**Reading passage:**

[Getdp] Magnetodynamic 3D - Electromagnetic circuit element
Florin CIUPRINA
florin at elmat.pub.ro
Tue Apr 22 15:51:34 CEST 2003
Hello Christophe,
>You should try to increase Nb_Fill: this will make the incomplete LU
>decomposition (used as a preconditioner) be closer and closer to the
>complete LU. This should improve convergence a lot.
Thanks. Indeed, this has improved the convergence a lot.
I tried several resolutions for different frequencies between 10 and 1.e5 Hz.
Looking at the results I noticed that, when the frequency increases, the J
vectors
"flow" closer to one L-shaped surface, so looking along X axis there is an
asymmetry,
the J field lines preferring the L-shape surface at z=0. But from the
symmetry point
of view, J should have the same behaviour near z=zmax.
With other words I have a symmetrical problem with respect to the geometry
and boundary conditions (a=0 on all the boundary of the conductor,
and v=1 on one terminal and v=0 on the other terminal) and the distribution
of J vectors is
asymmetrical when the frequency increases. I refined the mesh for having
element size lower
than the skin depth, but the results are still asymmetrical.

**Given data:**
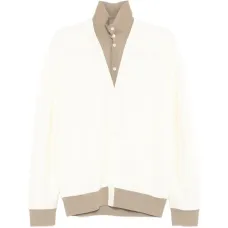 Многослойный кардиган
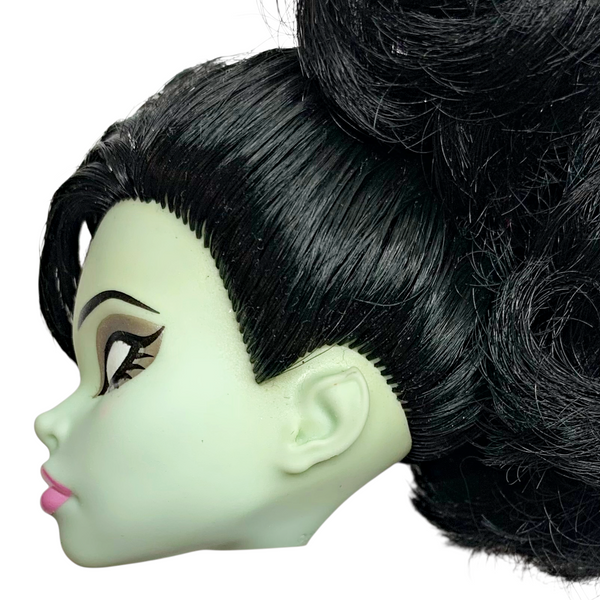 Monster High Scarah Screams I Heart Fashion Doll Replacement Head Part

**Task directions:**
Copy the forum message from "[Getdp] Magnetodynamic 3D" up to and including "the convergence a lot.", substituting "smoother" for "preconditioner". The material comes from a different source than the forum message.

**Exercise result:**
[Getdp] Magnetodynamic 3D - Electromagnetic circuit element
Florin CIUPRINA
florin at elmat.pub.ro
Tue Apr 22 15:51:34 CEST 2003
Hello Christophe,
>You should try to increase Nb_Fill: this will make the incomplete LU
>decomposition (used as a smoother) be closer and closer to the
>complete LU. This should improve convergence a lot.
Thanks. Indeed, this has improved the convergence a lot.